Yesterday, I put up a post about
an argument I made 9 years ago about how to distinguish polygamy from same-sex marriage. This was an argument based on economics and government benefits (and I admitted that the #LoveWins aspects of
Obergefell made my distinction more difficult).
I was only noticing my old argument because
my son John had remembered it and blogged about it. But today I see that John expanded his blog post to add a different distinction that 2 very prominent commentators have made in the wake of
Obergefell.
Richard Posner says:
[P]olygamy imposes real costs, by reducing the number of marriageable women. Suppose a society contains 100 men and 100 women, but the five wealthiest men have a total of 50 wives. That leaves 95 men to compete for only 50 marriageable women.
And Jonathan Rauch says:
[T]he case for gay marriage is the case against polygamy, and the public will be smart enough to understand the difference.

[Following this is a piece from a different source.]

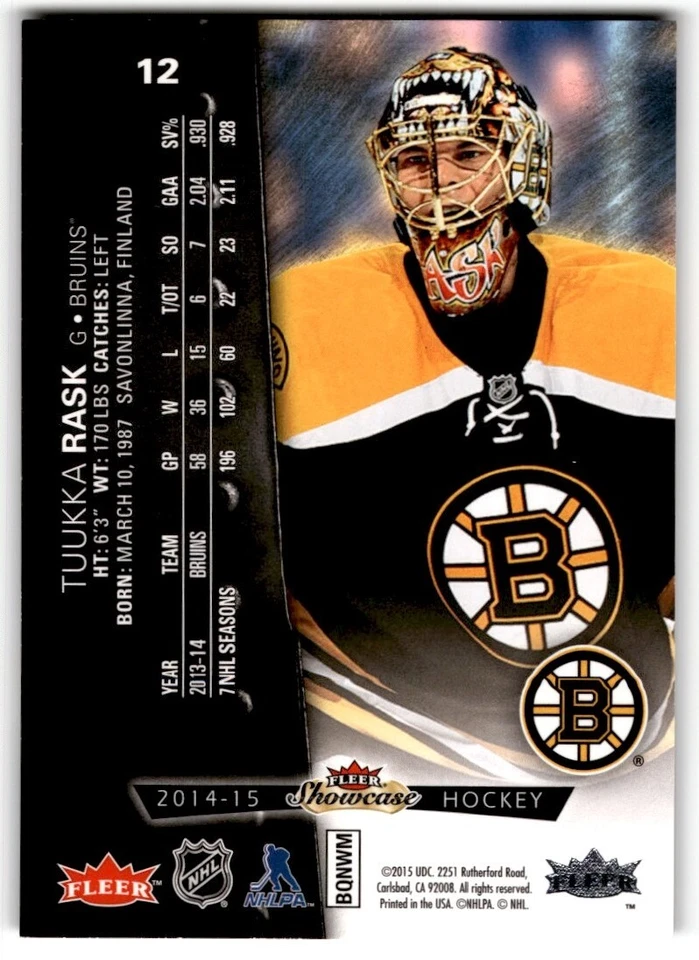 2014-15 Fleer Showcase Metal Universe Tuukka Rask #12 Boston Bruins - Image 2 of 2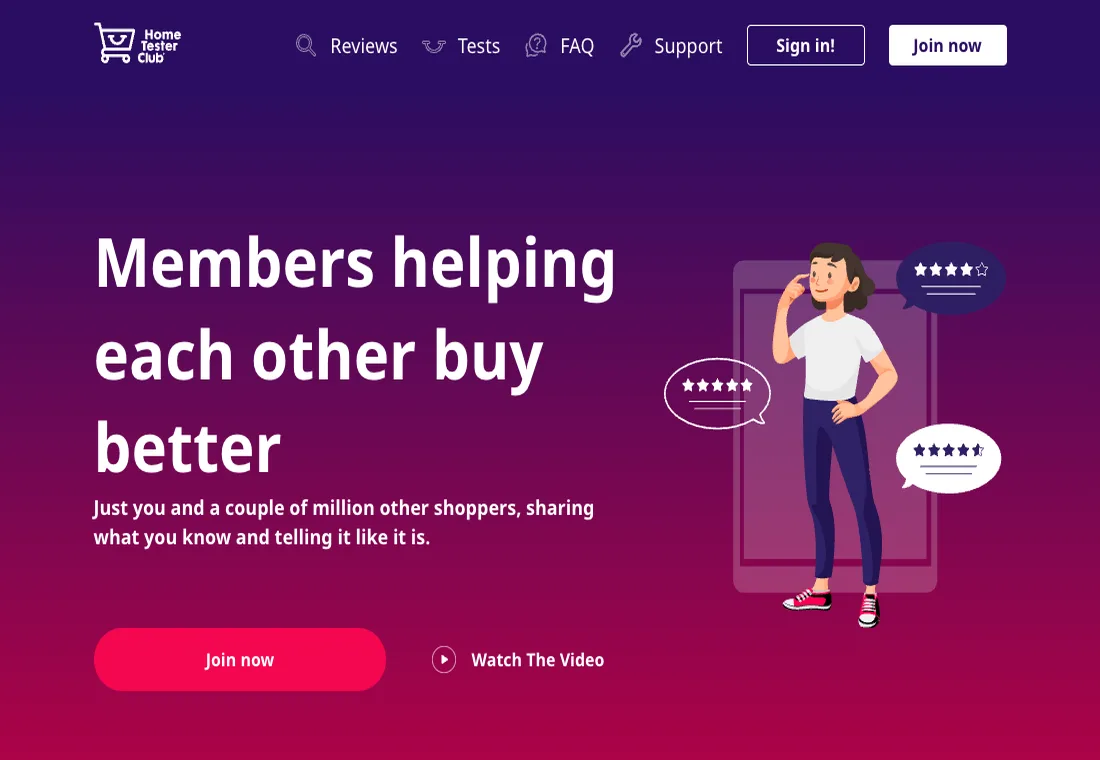 Home Tester Club homepage for free product tests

Gay marriage is about extending the opportunity to marry to people who lack it; polygamy, in practice, is about exactly the opposite: withdrawing marriage opportunity from people who now have it. Gay marriage succeeded because no one could identify any plausible channels through which it might damage heterosexual marriage; with polygamy, the worries are many, the history clear, and the channels well understood.
Well, I've got a problem with that! Talk about a male perspective! What about the women who want to choose to share one man? They should be denied to preserve a pool of marriageable women for all the extra males that would otherwise have scarce pickings? Are women some kind of natural resource to be conserved for the benefit of males?

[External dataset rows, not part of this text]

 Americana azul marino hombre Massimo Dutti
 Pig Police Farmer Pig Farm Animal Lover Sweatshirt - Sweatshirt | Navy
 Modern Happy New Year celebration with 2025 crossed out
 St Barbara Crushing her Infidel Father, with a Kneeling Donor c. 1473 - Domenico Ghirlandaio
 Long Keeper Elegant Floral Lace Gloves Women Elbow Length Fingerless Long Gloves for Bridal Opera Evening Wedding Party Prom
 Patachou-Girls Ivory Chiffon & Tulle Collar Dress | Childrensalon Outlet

As the old saying goes: Feminism is the radical notion that women are people. If women think they are better off as multiple wives to one high-quality male, why should they be cut off from that way of life so that some less-desired male will have better odds of getting a woman for himself? Is this
everybody-gets-just-one theory of marriage some kind of welfare program for undesirable males?
I can see that society fears its renegade young males and would like to tame them through marriage, leveraging the power of their sexuality lest they expend that energy in acts of violence and dissolution. I can see the idea of
using women for this purpose and rejecting polygamy because it takes women out of commission in that service.
I see the scheme. I see the mechanism. But if you use that as your overt argument, you're going to run up against ideas about
women's autonomy and freedom. We're not society's tools. Why should we be denied marriage to the man we want, in a sisterhood with other women who want the same thing? You'd better have a reason other than your need to
exploit us for the purposes of men.
And by the way, women pairing up with women also takes women out of the pool of women who are available to men. Rauch said "Gay marriage succeeded because no one could identify any plausible channels through which it might damage heterosexual marriage," but, ironically, he just made me see an argument for that damage.
And I wouldn't use the term "gay marriage," because no one will check whether the 2 women want to have sex with each other. 2 women could marry to obtain the economic benefits of the government's legal status of marriage. Why shouldn't 2 women marry to create a household within which they could manage childcare, file a joint tax return, and get better health insurance for the blended group?